BEGIN STORED DATA

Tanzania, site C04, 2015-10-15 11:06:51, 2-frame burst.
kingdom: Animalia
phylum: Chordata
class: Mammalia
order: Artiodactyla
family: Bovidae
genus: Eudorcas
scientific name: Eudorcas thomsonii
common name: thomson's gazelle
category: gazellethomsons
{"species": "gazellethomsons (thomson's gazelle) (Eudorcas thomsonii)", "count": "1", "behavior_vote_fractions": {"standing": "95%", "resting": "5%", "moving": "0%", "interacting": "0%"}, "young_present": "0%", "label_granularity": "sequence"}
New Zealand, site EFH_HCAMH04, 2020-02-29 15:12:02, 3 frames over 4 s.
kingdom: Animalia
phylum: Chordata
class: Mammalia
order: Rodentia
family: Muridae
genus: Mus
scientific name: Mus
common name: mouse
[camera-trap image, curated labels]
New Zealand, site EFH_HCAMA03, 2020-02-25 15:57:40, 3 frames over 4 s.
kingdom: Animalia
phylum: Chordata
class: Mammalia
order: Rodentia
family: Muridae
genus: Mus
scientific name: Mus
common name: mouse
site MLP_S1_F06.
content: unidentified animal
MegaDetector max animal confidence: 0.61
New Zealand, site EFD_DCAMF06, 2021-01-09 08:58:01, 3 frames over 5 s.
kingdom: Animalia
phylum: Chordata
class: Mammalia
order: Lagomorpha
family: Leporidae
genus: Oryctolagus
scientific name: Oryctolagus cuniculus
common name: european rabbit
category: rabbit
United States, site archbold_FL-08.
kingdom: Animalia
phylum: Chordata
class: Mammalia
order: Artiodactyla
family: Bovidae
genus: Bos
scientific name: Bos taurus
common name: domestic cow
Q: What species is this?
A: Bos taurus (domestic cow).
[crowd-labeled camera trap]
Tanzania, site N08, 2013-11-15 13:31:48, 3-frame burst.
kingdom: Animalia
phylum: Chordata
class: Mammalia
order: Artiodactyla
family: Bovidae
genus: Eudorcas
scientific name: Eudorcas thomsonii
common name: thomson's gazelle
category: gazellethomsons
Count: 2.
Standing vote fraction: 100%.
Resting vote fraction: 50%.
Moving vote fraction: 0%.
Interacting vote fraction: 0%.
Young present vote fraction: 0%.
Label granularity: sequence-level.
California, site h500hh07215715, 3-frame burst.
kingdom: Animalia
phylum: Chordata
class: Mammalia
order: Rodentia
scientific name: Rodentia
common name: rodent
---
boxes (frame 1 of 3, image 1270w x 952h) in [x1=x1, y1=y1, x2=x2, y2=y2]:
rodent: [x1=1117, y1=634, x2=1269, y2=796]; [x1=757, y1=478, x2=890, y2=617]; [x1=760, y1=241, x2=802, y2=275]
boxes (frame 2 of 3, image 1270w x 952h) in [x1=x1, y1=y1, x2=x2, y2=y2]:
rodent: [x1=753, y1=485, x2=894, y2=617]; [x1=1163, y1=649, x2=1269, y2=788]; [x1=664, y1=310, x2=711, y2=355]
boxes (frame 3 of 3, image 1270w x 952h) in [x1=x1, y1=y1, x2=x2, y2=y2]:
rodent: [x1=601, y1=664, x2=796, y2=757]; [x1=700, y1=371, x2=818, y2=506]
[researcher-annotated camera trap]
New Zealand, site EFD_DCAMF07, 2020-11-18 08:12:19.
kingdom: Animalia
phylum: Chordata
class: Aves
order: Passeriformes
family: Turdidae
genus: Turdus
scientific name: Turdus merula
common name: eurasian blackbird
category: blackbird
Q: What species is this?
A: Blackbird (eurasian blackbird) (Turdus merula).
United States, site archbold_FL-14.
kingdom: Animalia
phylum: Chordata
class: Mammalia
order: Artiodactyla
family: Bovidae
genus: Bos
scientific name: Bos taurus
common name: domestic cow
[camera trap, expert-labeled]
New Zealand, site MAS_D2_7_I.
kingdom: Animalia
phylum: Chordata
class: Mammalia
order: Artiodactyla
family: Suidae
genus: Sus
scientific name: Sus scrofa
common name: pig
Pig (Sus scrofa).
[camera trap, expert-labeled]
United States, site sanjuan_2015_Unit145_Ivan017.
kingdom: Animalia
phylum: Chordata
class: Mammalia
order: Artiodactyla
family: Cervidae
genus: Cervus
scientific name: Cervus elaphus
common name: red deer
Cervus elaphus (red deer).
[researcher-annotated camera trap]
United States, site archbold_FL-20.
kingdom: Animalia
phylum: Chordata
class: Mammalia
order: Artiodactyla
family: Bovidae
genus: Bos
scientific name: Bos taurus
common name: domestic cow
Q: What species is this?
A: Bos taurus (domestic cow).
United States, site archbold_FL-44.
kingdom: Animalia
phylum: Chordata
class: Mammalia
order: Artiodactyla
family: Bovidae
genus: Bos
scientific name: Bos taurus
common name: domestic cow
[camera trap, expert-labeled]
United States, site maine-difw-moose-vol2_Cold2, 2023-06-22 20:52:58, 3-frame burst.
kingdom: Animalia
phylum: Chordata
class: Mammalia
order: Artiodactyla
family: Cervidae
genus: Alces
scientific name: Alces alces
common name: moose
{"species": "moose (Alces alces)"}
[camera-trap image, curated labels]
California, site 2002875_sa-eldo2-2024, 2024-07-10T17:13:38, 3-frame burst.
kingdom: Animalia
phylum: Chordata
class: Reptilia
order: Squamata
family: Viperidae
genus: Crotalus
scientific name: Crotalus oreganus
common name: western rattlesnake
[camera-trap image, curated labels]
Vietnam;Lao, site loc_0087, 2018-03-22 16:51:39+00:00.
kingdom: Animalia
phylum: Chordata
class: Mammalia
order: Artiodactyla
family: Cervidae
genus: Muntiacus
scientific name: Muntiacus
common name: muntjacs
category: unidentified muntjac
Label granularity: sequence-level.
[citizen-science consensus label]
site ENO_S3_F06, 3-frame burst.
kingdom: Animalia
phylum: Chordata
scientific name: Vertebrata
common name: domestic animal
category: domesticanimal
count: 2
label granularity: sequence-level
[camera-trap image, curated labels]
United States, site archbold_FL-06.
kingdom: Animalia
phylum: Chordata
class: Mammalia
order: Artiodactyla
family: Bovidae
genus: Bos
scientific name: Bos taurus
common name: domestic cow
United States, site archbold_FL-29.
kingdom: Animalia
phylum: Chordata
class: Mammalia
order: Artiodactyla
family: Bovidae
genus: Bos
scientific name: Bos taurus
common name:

END STORED DATA

EXERCISE
Print only what lies in the material above starting at the line with "MegaDetector max animal confidence: 0.61" and ending at the line with "scientific name: Oryctolagus cuniculus", every line exactly as given.

RESPONSE
MegaDetector max animal confidence: 0.61
New Zealand, site EFD_DCAMF06, 2021-01-09 08:58:01, 3 frames over 5 s.
kingdom: Animalia
phylum: Chordata
class: Mammalia
order: Lagomorpha
family: Leporidae
genus: Oryctolagus
scientific name: Oryctolagus cuniculus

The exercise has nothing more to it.